At the time, however, it came as something of a surprise. There are notable similarities between the way Amis Snr was regarded then and his son Martinis now. Kingsley was widely seen as past his best before The Old Devils came out and more column inches were devoted to denunciations of what commentators imagined he thought than to the words he wrote. Unlike Martin, he also had the disadvantage of being a well-known drunk and (to paraphrase Christopher Hitchens) the booze was beginning to get to him and rob him of his wit and charm. Few expected the Old Devils to be as good as it was – but that just makes it all the sweeter.
"Sweet" is in fact the operative word here. Another surprise from a man so frequently accused of misogyny and bitterness is just how tender this book is – and how in love with love. 
The Old Devils of the title are old friends from Wales. Because they are mainly retired, their day starts winding down shortly after breakfast and so they start drinking. The men imbibe dangerous amounts in various unpleasant pubs, the women in various unpleasant kitchens. They bitch and moan and say outrageously rude things about anything and everybody, but – crucially – they all tolerate each other. They even put up with a chronic alcoholic called Dorothy. They just desperately try to keep talking whenever she's around so she isn't able to cut in with one of her interminable monologues about New Zealand tribal customs. (A task that is described with typical virtuosity as being "like trying to start a motorcycle in the path of a charging elephant.")

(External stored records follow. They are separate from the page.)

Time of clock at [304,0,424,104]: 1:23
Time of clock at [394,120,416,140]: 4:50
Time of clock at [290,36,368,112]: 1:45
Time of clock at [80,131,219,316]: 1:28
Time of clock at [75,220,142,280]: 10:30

What's more, over the course of the book, they find a way to forgive each other's past transgressions, admit to past cruelties and even rekindle snuffed-out love affairs. Their memories about their shared experiences have become unreliable, they don't all have their own teeth and at least one of them has become convinced he is too fat and hideous to ever bother about again – but human warmth wins through. It's moving and life-affirming – all the more so thanks to Amis's frankness about the infirmity and imminent death faced by most of his characters.


But that's not to say the old rogue has gone soft. The novel is also satire of the highest quality. One of the main story strands, for instance, follows professional Welshman Alun (born Alan) Weaver and his return to "this land of river and hill" from a successful career he has carved out in London by banging on about his affinity to "Brydan" (a thinly disguised stand-in for Dylan Thomas). Cue countless barbed riffs on Pays-De-Gallic posturing. "If you ask me all the proper Welshman are leaving Wales," someone remarks. "I say, are they really? Well that's splendid news, by George," comes the reply. Most blunt (and wonderful) is the invitation: "Show me a Welsh nationalist and I'll show you a cunt."

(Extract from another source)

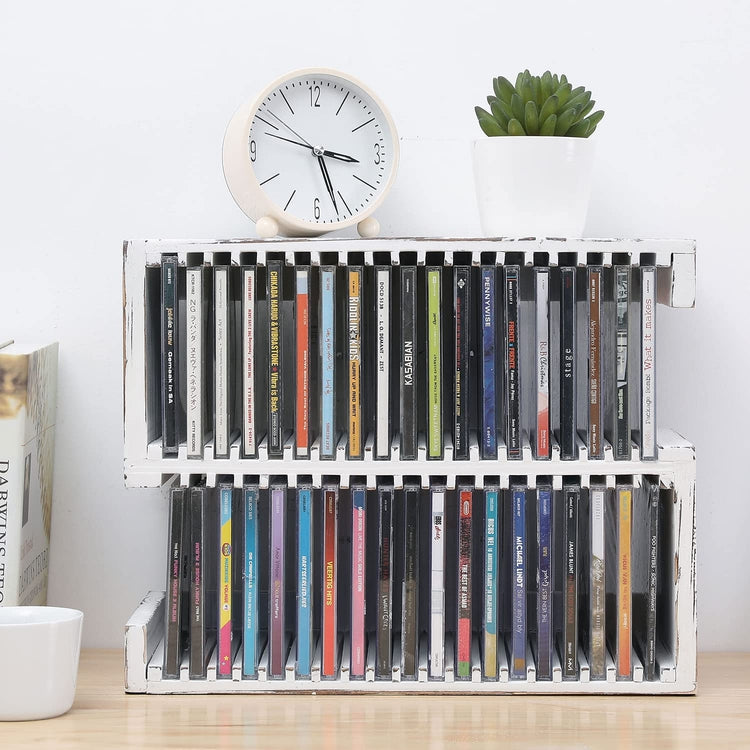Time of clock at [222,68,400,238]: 3:26
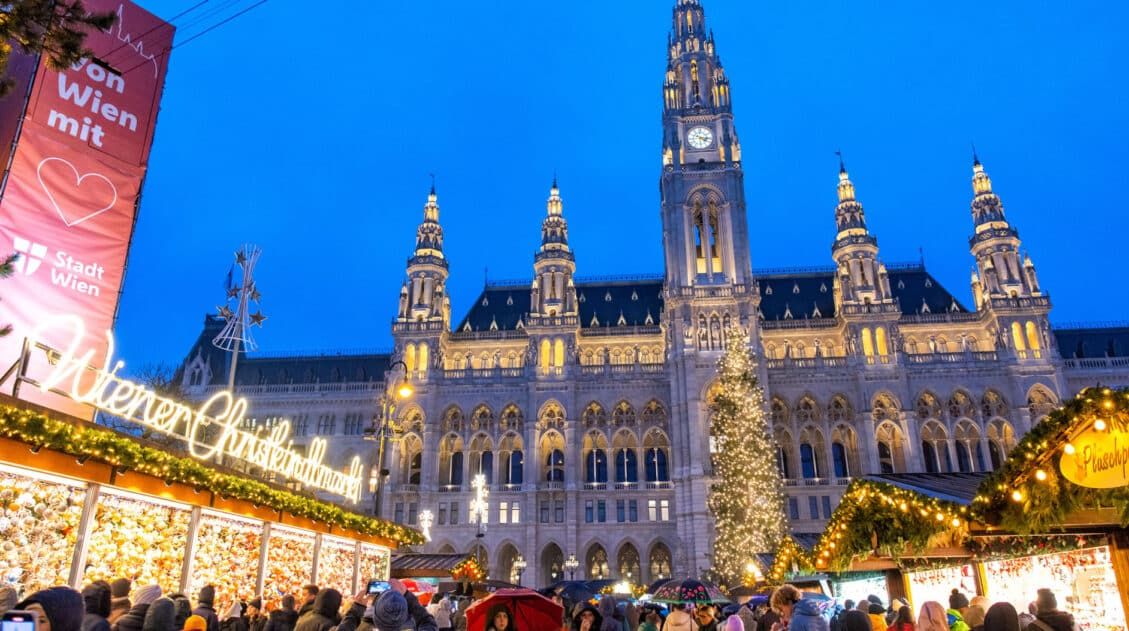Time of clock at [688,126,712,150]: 4:16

There are also fine evocations of the thousand daily pinpricks of existence in the UK; of suburban ennui and its bored love affairs, of the indignities of age, of hopeless drunks, and of hideous modernised pubs and even worse untouched ones. The temptation here is to start reeling off supporting quotes again, especially some beauties relating to bowel movements and farting. The trouble is that quoting Amis never does him real justice. His comic genius relies so much upon build-up, context and impeccable timing that it can only be fully appreciated in its correct setting. You'll just have to take my word for it that I was laughing so much that I was frequently unable to continue reading. Or, better still, get hold of the book yourself. It's that rare and precious thing – a novel that is a delight from start to finish.